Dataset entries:
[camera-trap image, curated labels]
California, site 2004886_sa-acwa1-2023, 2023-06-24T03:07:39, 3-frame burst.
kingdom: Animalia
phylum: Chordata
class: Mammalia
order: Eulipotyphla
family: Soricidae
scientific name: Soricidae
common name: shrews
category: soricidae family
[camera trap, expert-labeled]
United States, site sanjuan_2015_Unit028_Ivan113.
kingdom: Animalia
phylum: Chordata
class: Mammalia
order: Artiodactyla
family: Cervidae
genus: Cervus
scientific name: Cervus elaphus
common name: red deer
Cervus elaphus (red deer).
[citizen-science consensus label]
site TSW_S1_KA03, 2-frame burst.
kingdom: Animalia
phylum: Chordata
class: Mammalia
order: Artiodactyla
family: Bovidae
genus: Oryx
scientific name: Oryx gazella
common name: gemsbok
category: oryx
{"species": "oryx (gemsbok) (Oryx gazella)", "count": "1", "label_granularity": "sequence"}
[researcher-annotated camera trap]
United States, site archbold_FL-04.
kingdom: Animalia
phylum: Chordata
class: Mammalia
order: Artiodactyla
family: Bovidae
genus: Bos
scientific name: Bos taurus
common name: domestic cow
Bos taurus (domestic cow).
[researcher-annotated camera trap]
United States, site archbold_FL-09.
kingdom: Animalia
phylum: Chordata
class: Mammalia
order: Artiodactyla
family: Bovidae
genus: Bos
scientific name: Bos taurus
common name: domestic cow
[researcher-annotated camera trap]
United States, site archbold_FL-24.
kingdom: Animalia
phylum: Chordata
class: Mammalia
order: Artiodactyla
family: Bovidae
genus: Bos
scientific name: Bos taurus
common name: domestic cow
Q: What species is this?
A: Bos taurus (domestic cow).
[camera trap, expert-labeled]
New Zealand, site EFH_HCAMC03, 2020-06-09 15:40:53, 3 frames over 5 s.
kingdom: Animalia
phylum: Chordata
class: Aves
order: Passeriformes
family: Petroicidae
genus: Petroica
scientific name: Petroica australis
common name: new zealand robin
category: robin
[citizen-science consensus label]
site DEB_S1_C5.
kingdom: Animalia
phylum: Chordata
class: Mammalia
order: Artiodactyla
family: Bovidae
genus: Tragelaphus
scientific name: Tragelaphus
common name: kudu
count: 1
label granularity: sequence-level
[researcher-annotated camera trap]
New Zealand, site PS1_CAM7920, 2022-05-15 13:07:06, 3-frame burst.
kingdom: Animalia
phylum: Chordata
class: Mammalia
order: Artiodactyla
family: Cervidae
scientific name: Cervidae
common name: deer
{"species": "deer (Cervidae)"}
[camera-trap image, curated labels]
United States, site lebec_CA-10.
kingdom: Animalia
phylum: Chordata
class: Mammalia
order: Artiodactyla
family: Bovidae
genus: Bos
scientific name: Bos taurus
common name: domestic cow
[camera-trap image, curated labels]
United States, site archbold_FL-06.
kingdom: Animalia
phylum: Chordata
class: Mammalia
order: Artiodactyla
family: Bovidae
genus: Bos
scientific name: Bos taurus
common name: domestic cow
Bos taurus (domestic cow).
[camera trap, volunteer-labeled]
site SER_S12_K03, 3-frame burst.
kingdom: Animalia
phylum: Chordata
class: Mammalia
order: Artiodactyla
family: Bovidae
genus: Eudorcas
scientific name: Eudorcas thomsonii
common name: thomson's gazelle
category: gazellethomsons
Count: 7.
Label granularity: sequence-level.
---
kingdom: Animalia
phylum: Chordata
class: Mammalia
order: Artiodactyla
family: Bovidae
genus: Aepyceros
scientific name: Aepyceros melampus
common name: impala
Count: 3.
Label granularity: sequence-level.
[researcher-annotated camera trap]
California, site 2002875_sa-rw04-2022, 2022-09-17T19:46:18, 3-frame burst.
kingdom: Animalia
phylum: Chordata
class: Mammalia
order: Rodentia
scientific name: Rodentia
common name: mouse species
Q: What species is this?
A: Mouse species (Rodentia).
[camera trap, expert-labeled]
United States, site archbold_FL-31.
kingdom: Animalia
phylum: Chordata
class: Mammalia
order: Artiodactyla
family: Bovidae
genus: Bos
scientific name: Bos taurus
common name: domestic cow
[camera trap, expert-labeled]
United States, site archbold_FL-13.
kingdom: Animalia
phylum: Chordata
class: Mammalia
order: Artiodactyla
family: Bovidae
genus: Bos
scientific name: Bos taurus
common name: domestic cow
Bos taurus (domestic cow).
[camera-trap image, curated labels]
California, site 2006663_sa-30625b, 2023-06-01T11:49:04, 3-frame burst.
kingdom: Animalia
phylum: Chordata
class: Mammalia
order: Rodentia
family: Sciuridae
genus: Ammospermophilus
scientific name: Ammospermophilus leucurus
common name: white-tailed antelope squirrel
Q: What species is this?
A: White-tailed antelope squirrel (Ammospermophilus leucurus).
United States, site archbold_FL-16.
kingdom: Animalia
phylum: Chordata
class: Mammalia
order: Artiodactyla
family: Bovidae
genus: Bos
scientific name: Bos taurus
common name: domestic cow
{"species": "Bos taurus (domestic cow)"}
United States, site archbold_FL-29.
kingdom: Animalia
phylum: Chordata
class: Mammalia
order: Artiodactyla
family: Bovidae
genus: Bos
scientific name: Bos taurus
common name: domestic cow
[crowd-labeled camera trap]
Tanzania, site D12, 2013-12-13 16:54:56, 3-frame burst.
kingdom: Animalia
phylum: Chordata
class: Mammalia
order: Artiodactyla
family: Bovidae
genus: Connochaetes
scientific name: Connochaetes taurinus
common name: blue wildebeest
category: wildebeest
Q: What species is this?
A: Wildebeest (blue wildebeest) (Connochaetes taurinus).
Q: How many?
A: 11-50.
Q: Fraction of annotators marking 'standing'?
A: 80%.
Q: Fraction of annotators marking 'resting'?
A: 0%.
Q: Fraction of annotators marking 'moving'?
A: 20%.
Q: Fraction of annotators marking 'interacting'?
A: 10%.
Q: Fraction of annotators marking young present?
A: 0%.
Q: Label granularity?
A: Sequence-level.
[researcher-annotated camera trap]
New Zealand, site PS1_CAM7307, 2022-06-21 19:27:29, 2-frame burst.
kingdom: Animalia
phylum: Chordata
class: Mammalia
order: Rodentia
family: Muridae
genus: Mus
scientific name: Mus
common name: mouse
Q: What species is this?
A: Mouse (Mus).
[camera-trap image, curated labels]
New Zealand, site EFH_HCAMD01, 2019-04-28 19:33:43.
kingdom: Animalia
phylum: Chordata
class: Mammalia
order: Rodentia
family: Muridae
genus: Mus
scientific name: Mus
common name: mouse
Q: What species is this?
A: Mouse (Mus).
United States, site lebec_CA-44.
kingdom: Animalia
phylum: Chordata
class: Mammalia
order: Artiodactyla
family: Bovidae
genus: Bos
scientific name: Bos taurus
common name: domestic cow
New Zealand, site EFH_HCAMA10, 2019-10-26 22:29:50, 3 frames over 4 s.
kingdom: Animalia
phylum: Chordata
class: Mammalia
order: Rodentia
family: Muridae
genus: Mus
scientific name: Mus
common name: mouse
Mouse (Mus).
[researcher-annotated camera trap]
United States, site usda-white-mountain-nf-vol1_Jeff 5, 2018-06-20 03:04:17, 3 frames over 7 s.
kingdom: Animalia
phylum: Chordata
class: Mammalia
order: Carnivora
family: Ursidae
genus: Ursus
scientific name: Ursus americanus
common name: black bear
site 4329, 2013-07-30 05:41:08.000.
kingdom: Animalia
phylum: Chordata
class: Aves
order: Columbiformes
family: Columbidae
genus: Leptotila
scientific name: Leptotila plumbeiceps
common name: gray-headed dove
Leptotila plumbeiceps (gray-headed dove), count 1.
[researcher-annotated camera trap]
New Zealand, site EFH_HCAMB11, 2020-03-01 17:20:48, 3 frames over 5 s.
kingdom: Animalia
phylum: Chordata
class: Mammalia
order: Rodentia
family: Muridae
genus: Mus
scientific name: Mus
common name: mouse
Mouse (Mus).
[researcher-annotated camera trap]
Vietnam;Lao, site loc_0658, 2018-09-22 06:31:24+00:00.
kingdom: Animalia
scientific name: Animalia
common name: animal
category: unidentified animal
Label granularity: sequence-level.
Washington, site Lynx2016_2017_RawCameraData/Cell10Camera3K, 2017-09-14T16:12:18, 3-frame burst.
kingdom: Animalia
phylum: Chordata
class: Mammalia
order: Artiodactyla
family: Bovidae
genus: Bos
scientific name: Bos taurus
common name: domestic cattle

■ TASK OBJECTIVE: Each line from the beginning of the entries to the line with "genus: Cervus" must be repeated exactly, with both end lines kept and no other lines given.

■ RESULT:
[camera-trap image, curated labels]
California, site 2004886_sa-acwa1-2023, 2023-06-24T03:07:39, 3-frame burst.
kingdom: Animalia
phylum: Chordata
class: Mammalia
order: Eulipotyphla
family: Soricidae
scientific name: Soricidae
common name: shrews
category: soricidae family
[camera trap, expert-labeled]
United States, site sanjuan_2015_Unit028_Ivan113.
kingdom: Animalia
phylum: Chordata
class: Mammalia
order: Artiodactyla
family: Cervidae
genus: Cervus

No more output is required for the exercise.